What you should do:
Write out each line exactly as it stands, please.

++++++++++

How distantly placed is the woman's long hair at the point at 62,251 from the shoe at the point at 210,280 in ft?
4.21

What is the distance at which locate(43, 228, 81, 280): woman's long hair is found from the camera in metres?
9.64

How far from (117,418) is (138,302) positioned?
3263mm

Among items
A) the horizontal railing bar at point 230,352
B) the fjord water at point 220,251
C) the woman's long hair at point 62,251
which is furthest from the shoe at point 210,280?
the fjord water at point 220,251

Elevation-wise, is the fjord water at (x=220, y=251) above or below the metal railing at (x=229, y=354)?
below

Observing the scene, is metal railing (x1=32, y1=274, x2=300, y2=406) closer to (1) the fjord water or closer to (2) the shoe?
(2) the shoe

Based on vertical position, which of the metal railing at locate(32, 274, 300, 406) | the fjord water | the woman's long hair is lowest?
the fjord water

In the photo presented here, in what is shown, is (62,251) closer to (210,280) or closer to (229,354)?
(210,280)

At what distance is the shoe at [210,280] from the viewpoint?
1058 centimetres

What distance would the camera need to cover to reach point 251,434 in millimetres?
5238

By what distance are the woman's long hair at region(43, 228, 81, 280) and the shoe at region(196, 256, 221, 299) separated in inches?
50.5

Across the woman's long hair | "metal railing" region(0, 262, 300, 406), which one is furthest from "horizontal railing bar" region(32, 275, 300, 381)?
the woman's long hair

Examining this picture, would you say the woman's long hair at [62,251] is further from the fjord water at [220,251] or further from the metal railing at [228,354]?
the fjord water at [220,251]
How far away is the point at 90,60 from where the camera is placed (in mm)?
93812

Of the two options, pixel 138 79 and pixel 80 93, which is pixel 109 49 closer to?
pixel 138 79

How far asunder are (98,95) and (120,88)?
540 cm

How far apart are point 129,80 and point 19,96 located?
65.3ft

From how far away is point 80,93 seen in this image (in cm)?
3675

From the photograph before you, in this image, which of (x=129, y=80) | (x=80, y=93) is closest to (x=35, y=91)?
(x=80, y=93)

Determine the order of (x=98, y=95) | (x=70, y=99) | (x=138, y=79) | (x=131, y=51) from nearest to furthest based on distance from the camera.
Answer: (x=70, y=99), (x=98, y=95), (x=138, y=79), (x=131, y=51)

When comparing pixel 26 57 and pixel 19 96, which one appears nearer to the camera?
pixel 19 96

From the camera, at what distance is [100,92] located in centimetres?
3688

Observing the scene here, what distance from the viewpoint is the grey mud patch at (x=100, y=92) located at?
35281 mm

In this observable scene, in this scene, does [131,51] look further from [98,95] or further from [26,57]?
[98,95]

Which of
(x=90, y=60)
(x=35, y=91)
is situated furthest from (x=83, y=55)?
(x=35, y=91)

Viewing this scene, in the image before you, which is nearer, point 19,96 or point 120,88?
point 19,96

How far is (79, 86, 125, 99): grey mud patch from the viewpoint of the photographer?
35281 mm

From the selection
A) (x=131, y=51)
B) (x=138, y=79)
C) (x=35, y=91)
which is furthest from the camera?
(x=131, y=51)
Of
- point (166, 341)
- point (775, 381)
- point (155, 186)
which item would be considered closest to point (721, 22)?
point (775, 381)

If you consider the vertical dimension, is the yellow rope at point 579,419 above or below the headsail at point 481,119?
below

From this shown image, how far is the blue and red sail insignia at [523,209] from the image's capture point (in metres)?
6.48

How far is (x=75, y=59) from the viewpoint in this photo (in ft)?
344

++++++++++

Solution to this problem:
How distantly placed is the woman's long hair at the point at 62,251 from the shoe at the point at 210,280 in ft?
4.21

What is the distance at which locate(43, 228, 81, 280): woman's long hair is found from the camera in metres?
9.64

How far from (117,418) is (138,302) positioned?
3263mm

Among items
A) the horizontal railing bar at point 230,352
B) the fjord water at point 220,251
C) the woman's long hair at point 62,251
which is furthest from the shoe at point 210,280?
the fjord water at point 220,251

Elevation-wise, is the fjord water at (x=220, y=251) above or below the metal railing at (x=229, y=354)?
below

Observing the scene, is metal railing (x1=32, y1=274, x2=300, y2=406) closer to (1) the fjord water or closer to (2) the shoe?
(2) the shoe

Based on vertical position, which of the metal railing at locate(32, 274, 300, 406) | the fjord water | the woman's long hair is lowest?
the fjord water

In the photo presented here, in what is shown, is (62,251) closer to (210,280) or closer to (229,354)?
(210,280)

At what distance is the shoe at [210,280] from the viewpoint?
1058 centimetres

What distance would the camera need to cover to reach point 251,434 in millimetres?
5238

By what distance are the woman's long hair at region(43, 228, 81, 280) and the shoe at region(196, 256, 221, 299) separated in inches?
50.5

Across the woman's long hair | "metal railing" region(0, 262, 300, 406), which one is furthest from "horizontal railing bar" region(32, 275, 300, 381)?
the woman's long hair

Examining this picture, would you say the woman's long hair at [62,251] is further from the fjord water at [220,251] or further from the metal railing at [228,354]?
the fjord water at [220,251]
How far away is the point at 90,60 from where the camera is placed (in mm)?
93812

Of the two options, pixel 138 79 and pixel 80 93, which is pixel 109 49 closer to?
pixel 138 79

How far asunder are (98,95) and (120,88)?
540 cm

How far apart are point 129,80 and point 19,96 located?
65.3ft

From how far away is point 80,93 seen in this image (in cm)?
3675

From the photograph before you, in this image, which of (x=129, y=80) | (x=80, y=93) is closest to (x=35, y=91)?
(x=80, y=93)

Determine the order of (x=98, y=95) | (x=70, y=99) | (x=138, y=79) | (x=131, y=51) from nearest to furthest based on distance from the camera.
Answer: (x=70, y=99), (x=98, y=95), (x=138, y=79), (x=131, y=51)

When comparing pixel 26 57 and pixel 19 96, which one appears nearer to the camera?
pixel 19 96

From the camera, at what distance is [100,92] located in centimetres?
3688

Observing the scene here, what distance from the viewpoint is the grey mud patch at (x=100, y=92) located at?
35281 mm

In this observable scene, in this scene, does [131,51] look further from [98,95] or further from [26,57]?
[98,95]

Which of
(x=90, y=60)
(x=35, y=91)
is situated furthest from (x=83, y=55)?
(x=35, y=91)

Viewing this scene, in the image before you, which is nearer, point 19,96 or point 120,88?
point 19,96

How far is (79, 86, 125, 99): grey mud patch from the viewpoint of the photographer?
35281 mm

From the selection
A) (x=131, y=51)
B) (x=138, y=79)
C) (x=35, y=91)
which is furthest from the camera?
(x=131, y=51)
Of
- point (166, 341)
- point (775, 381)
- point (155, 186)
which item would be considered closest to point (721, 22)?
point (775, 381)

If you consider the vertical dimension, is the yellow rope at point 579,419 above or below the headsail at point 481,119?
below

From this shown image, how far is the blue and red sail insignia at [523,209] from the image's capture point (in metres)?
6.48

How far is (x=75, y=59) from the viewpoint in this photo (in ft)?
344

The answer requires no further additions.